▶ _Actions to take_
**1)** Please write out the stretch of the semantic-code-mcp page from "Supports Python, Rust, and" through "markdown sections, etc.".
**2)** Pick up the semantic-code-mcp page after its last sentence and carry it on.

▶ _Page text_
------

MCP 服务器

semantic-code-mcp

A local MCP server that provides semantic code search for Python codebases using tree-sitter for chunking and LanceDB for vector storage. It enables natural language queries to find relevant code snippets based on meaning rather than just text matching.

README

semantic-code-mcp

MCP server that provides semantic code search for Claude Code. Instead of iterative grep/glob, it indexes your codebase with embeddings and returns ranked results by meaning.

Supports Python, Rust, and Markdown — more languages planned.

How It Works

Claude Code ──(MCP/STDIO)──▶ semantic-code-mcp server
                                    │
                    ┌───────────────┼───────────────┐
                    ▼               ▼               ▼
              AST Chunker      Embedder        LanceDB
             (tree-sitter)  (sentence-trans)  (vectors)

Chunking — tree-sitter parses source files into functions, classes, methods, structs, traits, markdown sections, etc.
Embedding — sentence-transformers encodes each chunk (all-MiniLM-L6-v2, 384d)
Storage — vectors stored in LanceDB (embedded, like SQLite)
Search — hybrid semantic + keyword search with recency boosting

Indexing is incremental (mtime-based) and uses git ls-files for fast file discovery. The embedding model loads lazily on first query.

------

▶ _Data shown_
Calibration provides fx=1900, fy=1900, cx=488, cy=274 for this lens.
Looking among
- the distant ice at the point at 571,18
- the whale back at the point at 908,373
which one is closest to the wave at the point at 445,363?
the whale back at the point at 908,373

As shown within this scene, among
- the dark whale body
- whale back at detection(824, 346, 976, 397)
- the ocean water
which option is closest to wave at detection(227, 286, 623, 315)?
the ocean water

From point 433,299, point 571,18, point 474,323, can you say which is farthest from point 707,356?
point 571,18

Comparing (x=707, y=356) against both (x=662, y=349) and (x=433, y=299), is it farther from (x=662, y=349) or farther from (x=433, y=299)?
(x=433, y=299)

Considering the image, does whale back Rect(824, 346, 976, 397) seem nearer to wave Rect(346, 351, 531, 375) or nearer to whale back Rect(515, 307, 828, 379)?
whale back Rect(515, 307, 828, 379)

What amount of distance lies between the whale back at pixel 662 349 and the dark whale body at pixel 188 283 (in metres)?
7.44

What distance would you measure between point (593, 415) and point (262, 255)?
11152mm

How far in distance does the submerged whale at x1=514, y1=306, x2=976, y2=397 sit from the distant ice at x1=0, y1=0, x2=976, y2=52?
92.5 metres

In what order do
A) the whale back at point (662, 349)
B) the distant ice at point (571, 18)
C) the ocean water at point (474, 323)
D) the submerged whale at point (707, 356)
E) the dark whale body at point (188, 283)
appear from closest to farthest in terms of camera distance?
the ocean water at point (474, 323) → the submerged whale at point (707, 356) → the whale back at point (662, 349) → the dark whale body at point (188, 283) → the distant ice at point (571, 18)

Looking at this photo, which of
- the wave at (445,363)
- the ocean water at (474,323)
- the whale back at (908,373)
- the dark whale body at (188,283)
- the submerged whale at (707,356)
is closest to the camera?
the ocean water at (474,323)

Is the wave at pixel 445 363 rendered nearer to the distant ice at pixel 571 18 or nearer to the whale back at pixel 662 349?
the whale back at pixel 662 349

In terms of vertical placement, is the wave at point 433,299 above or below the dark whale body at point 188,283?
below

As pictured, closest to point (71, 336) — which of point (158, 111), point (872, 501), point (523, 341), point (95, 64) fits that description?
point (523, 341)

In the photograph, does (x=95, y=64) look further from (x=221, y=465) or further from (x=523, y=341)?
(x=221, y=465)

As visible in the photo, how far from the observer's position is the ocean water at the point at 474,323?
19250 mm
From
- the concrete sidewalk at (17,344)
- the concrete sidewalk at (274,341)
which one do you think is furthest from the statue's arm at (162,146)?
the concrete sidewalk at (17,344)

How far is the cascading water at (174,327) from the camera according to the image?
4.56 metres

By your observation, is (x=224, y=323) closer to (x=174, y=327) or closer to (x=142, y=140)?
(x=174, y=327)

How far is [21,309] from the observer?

------

▶ _Answers_
**1)**
Supports Python, Rust, and Markdown — more languages planned.

How It Works

Claude Code ──(MCP/STDIO)──▶ semantic-code-mcp server
                                    │
                    ┌───────────────┼───────────────┐
                    ▼               ▼               ▼
              AST Chunker      Embedder        LanceDB
             (tree-sitter)  (sentence-trans)  (vectors)

Chunking — tree-sitter parses source files into functions, classes, methods, structs, traits, markdown sections, etc.

**2)**
Installation

macOS / Windows

PyPI ships CPU-only torch on these platforms, so no extra flags are needed (~1.7GB install).

uvx semantic-code-mcp

Claude Code integration:

claude mcp add --scope user semantic-code -- uvx semantic-code-mcp

Linux

[!IMPORTANT] Without the --index flag, PyPI installs CUDA-bundled torch (~3.5GB). Unless you need GPU acceleration (you don't — embeddings run on CPU), use the command below to get the CPU-only build (~1.7GB).

uvx --index pytorch-cpu=https://download.pytorch.org/whl/cpu semantic-code-mcp

Claude Code integration:

claude mcp add --scope user semantic-code -- \
  uvx --index pytorch-cpu=https://download.pytorch.org/whl/cpu semantic-code-mcp

<details> <summary>Claude Desktop / other MCP clients (JSON config)</summary>

{
  "mcpServers": {
    "semantic-code": {
      "command": "uvx",
      "args": ["--index", "pytorch-cpu=https://download.pytorch.org/whl/cpu", "semantic-code-mcp"]
    }
  }
}

On macOS/Windows you can omit the --index and pytorch-cpu args.

</details>

Updating

uvx caches the installed version. To get the latest release:

uvx --upgrade semantic-code-mcp

Or pin a specific version in your MCP config:

claude mcp add --scope user semantic-code -- uvx semantic-code-mcp@0.2.0

MCP Tools

`search_code`

Search code by meaning, not just text matching. Auto-indexes on first search.

Parameter	Type	Default	Description
`query`	`str`	required	Natural language description of what you're looking for
`project_path`	`str`	required	Absolute path to the project root
`limit`	`int`	`10`	Maximum number of results

Returns ranked results with file_path, line_start, line_end, name, chunk_type, content, and score.

`index_codebase`

Index a codebase for semantic search. Only processes new and changed files unless force=True.

Parameter	Type	Default	Description
`project_path`	`str`	required	Absolute path to the project root
`force`	`bool`	`False`	Re-index all files regardless of changes

`index_status`

Check indexing status for a project.

Parameter	Type	Default	Description
`project_path`	`str`	required	Absolute path to the project root

Returns is_indexed, files_count, and chunks_count.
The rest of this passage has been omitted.